SET PROBLEM – Convert only the lines starting with the line containing "How much physical" and going on through the line containing "Which item among" into a Markdown table with the columns Row and Line. Put a running row number under Row and each line under Line, and leave out blank lines.

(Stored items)
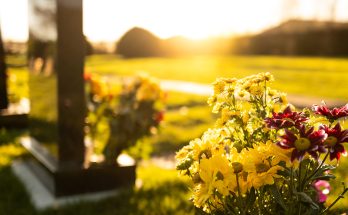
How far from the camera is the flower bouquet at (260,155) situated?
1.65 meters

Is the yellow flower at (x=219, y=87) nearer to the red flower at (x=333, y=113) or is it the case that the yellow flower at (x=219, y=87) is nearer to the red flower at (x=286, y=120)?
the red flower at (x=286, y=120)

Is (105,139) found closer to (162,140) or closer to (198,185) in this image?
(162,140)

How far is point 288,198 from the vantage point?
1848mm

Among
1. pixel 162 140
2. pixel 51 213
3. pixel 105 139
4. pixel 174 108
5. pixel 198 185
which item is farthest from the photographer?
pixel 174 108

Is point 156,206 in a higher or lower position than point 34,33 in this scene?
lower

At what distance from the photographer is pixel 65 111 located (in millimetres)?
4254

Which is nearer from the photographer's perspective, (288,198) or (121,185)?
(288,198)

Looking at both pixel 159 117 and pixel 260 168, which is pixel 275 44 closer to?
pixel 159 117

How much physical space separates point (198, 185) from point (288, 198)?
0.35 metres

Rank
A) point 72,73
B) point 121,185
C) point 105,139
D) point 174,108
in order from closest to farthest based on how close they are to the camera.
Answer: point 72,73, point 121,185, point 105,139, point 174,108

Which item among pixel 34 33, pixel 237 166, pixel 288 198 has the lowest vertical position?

* * *

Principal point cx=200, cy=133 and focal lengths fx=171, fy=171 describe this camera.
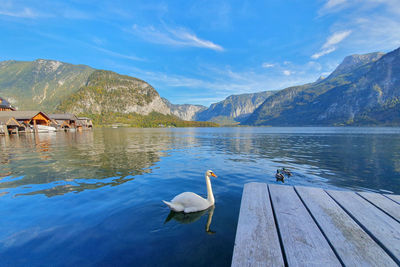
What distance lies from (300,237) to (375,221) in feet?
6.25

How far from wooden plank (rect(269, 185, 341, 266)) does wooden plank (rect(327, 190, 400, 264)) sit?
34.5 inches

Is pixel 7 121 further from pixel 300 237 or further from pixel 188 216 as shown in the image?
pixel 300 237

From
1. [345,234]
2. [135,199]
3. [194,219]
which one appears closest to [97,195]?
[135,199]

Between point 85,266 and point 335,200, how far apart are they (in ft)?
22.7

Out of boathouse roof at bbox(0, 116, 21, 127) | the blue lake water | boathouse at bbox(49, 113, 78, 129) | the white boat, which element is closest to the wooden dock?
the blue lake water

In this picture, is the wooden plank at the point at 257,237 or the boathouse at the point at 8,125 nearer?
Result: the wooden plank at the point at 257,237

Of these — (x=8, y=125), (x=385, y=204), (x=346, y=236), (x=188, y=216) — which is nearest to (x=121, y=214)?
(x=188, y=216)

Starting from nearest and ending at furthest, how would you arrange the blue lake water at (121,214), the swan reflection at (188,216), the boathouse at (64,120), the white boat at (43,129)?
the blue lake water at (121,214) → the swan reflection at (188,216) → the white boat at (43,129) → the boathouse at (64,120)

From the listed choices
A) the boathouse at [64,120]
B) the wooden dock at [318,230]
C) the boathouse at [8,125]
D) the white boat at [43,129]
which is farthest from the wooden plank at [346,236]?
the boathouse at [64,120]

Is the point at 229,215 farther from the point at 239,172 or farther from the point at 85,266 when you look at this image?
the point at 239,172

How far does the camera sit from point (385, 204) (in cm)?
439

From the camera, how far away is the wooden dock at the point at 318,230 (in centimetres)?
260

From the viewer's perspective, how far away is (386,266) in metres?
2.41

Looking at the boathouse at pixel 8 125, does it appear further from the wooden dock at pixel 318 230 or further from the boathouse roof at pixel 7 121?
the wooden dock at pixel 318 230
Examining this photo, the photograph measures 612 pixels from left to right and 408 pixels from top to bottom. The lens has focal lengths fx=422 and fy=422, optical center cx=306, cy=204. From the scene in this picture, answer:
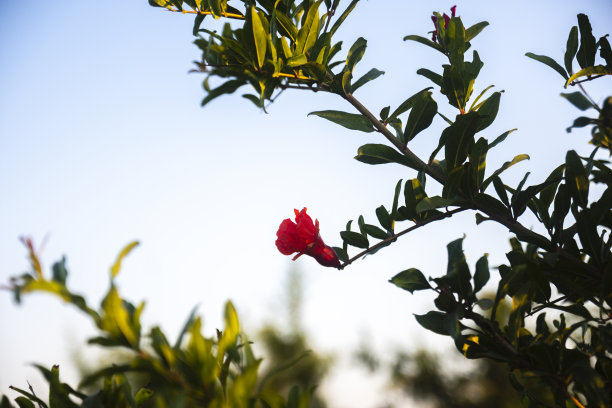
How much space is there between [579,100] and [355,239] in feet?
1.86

COMPLETE OUTPUT –
| Row | Line |
|---|---|
| 1 | How much physical space separates point (198, 185) from point (288, 198)? |
| 2 | 0.35 metres |
| 3 | Rank |
| 4 | A) point 72,73 |
| 5 | B) point 121,185 |
| 6 | C) point 105,139 |
| 7 | D) point 174,108 |
| 8 | in order from closest to farthest based on how close they are to the camera. |
| 9 | Answer: point 72,73, point 121,185, point 105,139, point 174,108 |
| 10 | Which item among pixel 34 33, pixel 237 166, pixel 288 198 has the lowest vertical position? |